(adapted from an email from Tahl Kaminer, Lecturer in Architectural Design and Theory, University of Edinburgh)
Hibernian Community Foundation, the charity arm of Hibernian FC, has launched Game Changer, an ambitious Public Social Partnership in collaboration with many partners, chief among them NHS Lothian and Edinburgh City Council.
‘The aim is to unlock the power and passion associated with football and to make greater use of all Hibernian’s physical, cultural and professional assets, to deliver a better, healthier future for the most vulnerable, disenfranchised or disadvantaged in our communities.’
The project began in 2014 with a series of consultations, brainstorming events, and solicitation of proposals with 300 involved groups. It has now moved to the creation of five ‘task forces’, each focused on a different issue, ranging from the creation of NHS facilities and an enhanced Learning Centre at the Hibs stadium to a family centre at the Hibs training centre near Ormiston. The overarching themes are ‘wealthier and fairer’, ‘safer and stronger’, ‘healthier’, ‘greener’, and ‘smarter’.
A group of post-graduate students enrolled in the University of Edinburgh’s Urban Strategies and Design programme have been studying Game Changer and possible means of maximising the project’s benefits for the Easter Road area and its residents. At the centre of Game Changer is the possibility of provision of space in the stadium itself, and the donation by Hibs of some of its training area to social and public-interest enterprise. The students are considering these as ‘assets’, but their point of departure is an analysis of Easter Road area and identification of local needs.

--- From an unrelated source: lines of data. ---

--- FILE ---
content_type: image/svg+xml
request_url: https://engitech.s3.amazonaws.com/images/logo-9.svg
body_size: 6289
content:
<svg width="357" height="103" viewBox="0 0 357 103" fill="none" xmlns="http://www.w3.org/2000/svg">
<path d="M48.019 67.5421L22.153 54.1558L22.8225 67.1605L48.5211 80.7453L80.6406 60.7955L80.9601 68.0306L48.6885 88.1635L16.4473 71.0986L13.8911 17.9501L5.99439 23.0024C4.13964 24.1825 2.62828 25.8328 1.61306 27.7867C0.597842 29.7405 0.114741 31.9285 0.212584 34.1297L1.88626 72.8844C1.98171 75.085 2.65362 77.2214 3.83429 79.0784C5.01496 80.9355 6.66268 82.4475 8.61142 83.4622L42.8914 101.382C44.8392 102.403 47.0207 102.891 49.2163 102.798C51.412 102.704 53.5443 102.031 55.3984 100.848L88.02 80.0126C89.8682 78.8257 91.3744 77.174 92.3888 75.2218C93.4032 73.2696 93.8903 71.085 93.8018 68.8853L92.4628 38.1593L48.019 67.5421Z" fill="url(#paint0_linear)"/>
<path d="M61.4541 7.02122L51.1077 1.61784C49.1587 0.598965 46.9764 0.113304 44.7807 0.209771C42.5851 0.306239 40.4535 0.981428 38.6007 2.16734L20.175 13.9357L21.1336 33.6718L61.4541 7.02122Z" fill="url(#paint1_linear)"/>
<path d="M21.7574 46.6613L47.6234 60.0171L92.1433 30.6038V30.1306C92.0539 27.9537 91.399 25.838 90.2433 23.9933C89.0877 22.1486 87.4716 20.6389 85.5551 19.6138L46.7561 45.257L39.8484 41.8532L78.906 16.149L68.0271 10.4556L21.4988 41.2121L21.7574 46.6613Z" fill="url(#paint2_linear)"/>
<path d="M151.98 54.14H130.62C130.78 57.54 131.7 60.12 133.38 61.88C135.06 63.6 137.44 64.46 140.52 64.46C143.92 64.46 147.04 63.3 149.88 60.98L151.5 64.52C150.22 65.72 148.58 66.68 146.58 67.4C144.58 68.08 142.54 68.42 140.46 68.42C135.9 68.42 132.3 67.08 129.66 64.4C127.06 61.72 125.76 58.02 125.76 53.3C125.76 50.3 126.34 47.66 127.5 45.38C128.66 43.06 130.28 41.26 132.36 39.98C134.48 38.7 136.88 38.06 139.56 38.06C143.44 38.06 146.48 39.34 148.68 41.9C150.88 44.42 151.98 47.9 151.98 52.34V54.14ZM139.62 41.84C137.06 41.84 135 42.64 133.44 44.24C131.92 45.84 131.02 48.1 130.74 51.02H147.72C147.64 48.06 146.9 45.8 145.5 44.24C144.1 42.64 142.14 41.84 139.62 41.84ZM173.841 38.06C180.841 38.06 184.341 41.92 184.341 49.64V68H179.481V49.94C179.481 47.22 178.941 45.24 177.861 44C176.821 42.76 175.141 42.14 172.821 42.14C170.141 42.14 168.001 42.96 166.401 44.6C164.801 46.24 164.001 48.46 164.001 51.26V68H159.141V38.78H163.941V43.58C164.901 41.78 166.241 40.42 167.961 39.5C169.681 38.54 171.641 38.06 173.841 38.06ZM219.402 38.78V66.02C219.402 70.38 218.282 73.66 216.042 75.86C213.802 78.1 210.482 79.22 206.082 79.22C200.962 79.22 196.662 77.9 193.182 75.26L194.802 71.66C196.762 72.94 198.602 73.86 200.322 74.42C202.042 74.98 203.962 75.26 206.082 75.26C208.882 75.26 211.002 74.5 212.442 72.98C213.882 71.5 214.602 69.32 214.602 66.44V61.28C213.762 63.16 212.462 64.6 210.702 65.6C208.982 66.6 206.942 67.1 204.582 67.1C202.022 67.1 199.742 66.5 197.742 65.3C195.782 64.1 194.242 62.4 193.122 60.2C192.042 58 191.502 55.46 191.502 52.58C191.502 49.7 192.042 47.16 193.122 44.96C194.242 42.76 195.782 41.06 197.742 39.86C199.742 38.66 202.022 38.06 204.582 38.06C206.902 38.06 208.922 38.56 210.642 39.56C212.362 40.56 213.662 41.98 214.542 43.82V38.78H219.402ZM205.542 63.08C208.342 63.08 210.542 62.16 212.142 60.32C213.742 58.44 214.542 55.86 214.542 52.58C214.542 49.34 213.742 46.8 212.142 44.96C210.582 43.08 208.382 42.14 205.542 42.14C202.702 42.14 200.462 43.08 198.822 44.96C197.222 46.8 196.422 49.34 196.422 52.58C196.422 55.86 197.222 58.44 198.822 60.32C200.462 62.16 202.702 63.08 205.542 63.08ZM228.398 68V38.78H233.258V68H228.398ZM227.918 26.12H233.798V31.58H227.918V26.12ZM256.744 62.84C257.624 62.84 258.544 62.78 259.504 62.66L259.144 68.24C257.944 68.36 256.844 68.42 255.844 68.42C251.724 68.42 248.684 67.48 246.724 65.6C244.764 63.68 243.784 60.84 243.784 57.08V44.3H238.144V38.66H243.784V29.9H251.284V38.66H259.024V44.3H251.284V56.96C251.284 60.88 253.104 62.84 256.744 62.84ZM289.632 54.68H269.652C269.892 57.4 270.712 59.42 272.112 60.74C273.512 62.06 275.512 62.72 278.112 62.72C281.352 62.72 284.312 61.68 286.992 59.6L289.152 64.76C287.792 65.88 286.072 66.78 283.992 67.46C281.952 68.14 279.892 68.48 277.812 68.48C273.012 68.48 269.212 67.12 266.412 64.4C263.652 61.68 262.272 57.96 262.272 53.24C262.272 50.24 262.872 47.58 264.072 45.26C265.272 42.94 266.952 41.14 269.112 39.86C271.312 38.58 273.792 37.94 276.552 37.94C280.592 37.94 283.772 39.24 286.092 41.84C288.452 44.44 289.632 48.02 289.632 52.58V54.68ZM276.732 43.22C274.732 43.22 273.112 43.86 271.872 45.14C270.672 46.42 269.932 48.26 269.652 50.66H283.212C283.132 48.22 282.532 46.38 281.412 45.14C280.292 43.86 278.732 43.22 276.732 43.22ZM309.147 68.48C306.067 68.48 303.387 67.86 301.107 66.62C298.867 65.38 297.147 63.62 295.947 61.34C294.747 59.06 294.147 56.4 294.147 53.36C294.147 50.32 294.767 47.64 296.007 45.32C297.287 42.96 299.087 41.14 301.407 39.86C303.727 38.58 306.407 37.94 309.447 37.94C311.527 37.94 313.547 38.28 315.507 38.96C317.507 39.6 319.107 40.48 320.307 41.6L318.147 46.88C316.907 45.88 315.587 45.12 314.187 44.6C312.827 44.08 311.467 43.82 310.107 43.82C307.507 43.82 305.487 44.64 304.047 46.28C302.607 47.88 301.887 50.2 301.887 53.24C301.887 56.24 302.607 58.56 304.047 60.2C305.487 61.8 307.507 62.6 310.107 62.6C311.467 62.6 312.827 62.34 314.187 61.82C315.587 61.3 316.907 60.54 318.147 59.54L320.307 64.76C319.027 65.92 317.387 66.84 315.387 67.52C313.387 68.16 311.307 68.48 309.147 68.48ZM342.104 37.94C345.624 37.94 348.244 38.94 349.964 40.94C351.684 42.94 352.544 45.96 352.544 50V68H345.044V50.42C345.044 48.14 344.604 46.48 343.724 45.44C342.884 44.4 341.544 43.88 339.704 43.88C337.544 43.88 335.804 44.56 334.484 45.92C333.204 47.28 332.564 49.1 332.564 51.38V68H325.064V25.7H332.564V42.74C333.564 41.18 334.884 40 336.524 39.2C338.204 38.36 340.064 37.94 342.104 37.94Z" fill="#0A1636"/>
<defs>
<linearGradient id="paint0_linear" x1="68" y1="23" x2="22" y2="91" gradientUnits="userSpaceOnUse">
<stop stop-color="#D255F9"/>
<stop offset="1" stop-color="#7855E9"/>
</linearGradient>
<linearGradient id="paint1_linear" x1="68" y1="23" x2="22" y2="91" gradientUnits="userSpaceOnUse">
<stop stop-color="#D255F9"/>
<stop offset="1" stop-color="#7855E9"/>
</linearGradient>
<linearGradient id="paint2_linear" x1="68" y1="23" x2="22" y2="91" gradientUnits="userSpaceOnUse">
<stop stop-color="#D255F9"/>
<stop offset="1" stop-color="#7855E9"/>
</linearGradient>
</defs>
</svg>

In many senses Easter Road is a diverse and mixed area. While there is deprivation and hardship in the neighbourhood, it does not reach the scale of some of Edinburgh’s more deprived areas. There is a diversity of tenures in housing. There is a lack of green space within the area itself (except for parks in Montgomery St, Dickson St), but abundance nearby (Leith Links, Lochend Park). The urban block form is strong, yet there are areas of fragmentation, primarily where industry has been replaced and around the stadium. The shops at the north end of Easter Road appear to struggle, yet there are numerous opportunities for retail and shopping nearby (Leith Walk, south end of Easter Road, Duke St). There is a significant population which has been here long-term, yet also transient population (students, migrants, professionals). These diversities are the most fascinating aspect of the Easter Road area; they allow co-habitation of very different social groups in conditions of high-density. The Easter Road area is, arguably, the only area in Edinburgh in which an intense ‘urban’ condition manifests itself – a conditions which creates challenges as much as it offers opportunities. The students will develop in the next couple of months a set of propositions which will be presented to Game Changer in May. These propositions will be based on their findings and assessment of priorities based on interviews with locals and stakeholders, on data and other information they are gathering.